Amigos lectores de DIARIO DE CUYO, les comparto esta reflexión sobre una de las personas que más escuché y quise, debido a su sabiduría, equilibrio y bondad. Este hombre fue monseñor Ítalo Severino Di Stéfano. Este mes de octubre se conmemoran los 15 años de su fallecimiento, más precisamente, ocurrido el día 11 octubre de 2002. A través de estas líneas quiero llegar a los sanjuaninos con algunas reflexiones escrita en diversas ocasiones. Si bien han transcurrido más de 25 años, las mismas tienen plena vigencia en este año 2017; en especial por el marco de las próximas elecciones legislativas a nivel nacional. "No condeno a los políticos ni a los funcionarios, sino que los invito y les pido que busquen los caminos para eliminar la pobreza que nos duele y la corrupción que nos avergüenza”. "Siempre he pensado que en la vida hay que protagonizar cuanto más se pueda, pero en beneficio de todos”. "Se puede ser patagónico, pero sin cerrar el paso de los demás”. "Un rol protagónico único sería fatal y perjudicial para los demás y la sociedad”.
Con respecto del medio ambiente y en especial el cuidado del agua, elemento vital para el ser humano y en especial para nuestra provincia expreso "generalmente hablamos, somos y actuamos como bastante imprevisión. Es decir, no prevemos el mañana o el después.
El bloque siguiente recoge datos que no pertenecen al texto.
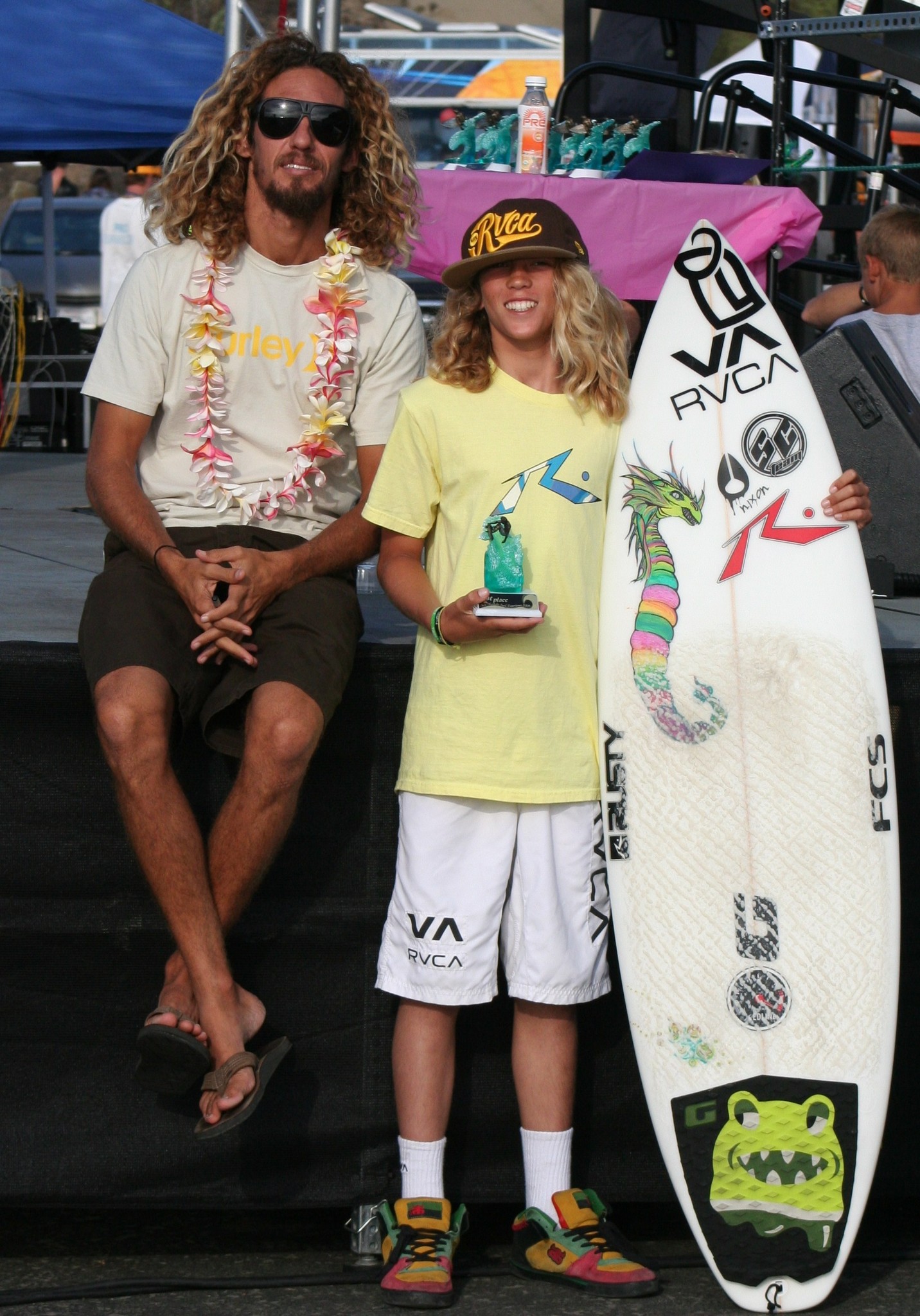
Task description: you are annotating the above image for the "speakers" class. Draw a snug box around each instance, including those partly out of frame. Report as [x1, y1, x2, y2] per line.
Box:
[798, 320, 920, 594]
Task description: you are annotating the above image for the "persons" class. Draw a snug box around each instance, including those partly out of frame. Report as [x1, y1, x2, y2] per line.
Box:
[0, 164, 171, 327]
[801, 282, 870, 330]
[826, 204, 920, 404]
[81, 32, 431, 1139]
[362, 198, 875, 1308]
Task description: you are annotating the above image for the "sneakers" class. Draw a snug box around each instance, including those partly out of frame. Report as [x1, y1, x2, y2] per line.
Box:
[375, 1195, 467, 1309]
[512, 1187, 658, 1300]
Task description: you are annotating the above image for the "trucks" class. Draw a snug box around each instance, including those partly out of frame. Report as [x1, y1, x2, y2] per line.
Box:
[338, 2, 562, 163]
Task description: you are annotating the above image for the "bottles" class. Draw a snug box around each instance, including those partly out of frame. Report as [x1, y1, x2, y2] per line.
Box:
[515, 76, 551, 175]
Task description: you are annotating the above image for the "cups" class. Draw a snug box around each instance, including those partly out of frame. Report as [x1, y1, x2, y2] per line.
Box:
[356, 562, 384, 594]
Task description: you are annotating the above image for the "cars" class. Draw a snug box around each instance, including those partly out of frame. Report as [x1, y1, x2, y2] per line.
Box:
[0, 192, 119, 330]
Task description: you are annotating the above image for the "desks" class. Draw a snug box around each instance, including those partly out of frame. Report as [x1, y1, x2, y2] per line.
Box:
[394, 165, 824, 305]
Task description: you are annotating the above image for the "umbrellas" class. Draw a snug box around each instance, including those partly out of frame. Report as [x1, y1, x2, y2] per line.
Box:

Y, con el agua no se juega”.
Estas y muchas otras reflexiones nos ha dejado este gran pastor. San Juan estaba en el corazón latiente de monseñor Di Stéfano. Nuestro corazón lo tiene presente con el recuerdo. Le pido que desde el cielo nos ayude a caminar como pueblo, como hermanos. Que nos ayude a ser solidarios, comprensivos, tolerantes, en definitiva a ser fraternos.
En la historia de San Juan, todos sabemos que su impronta está con nosotros. Su obra la tenemos y su presencia la necesitamos. Mil gracias monseñor.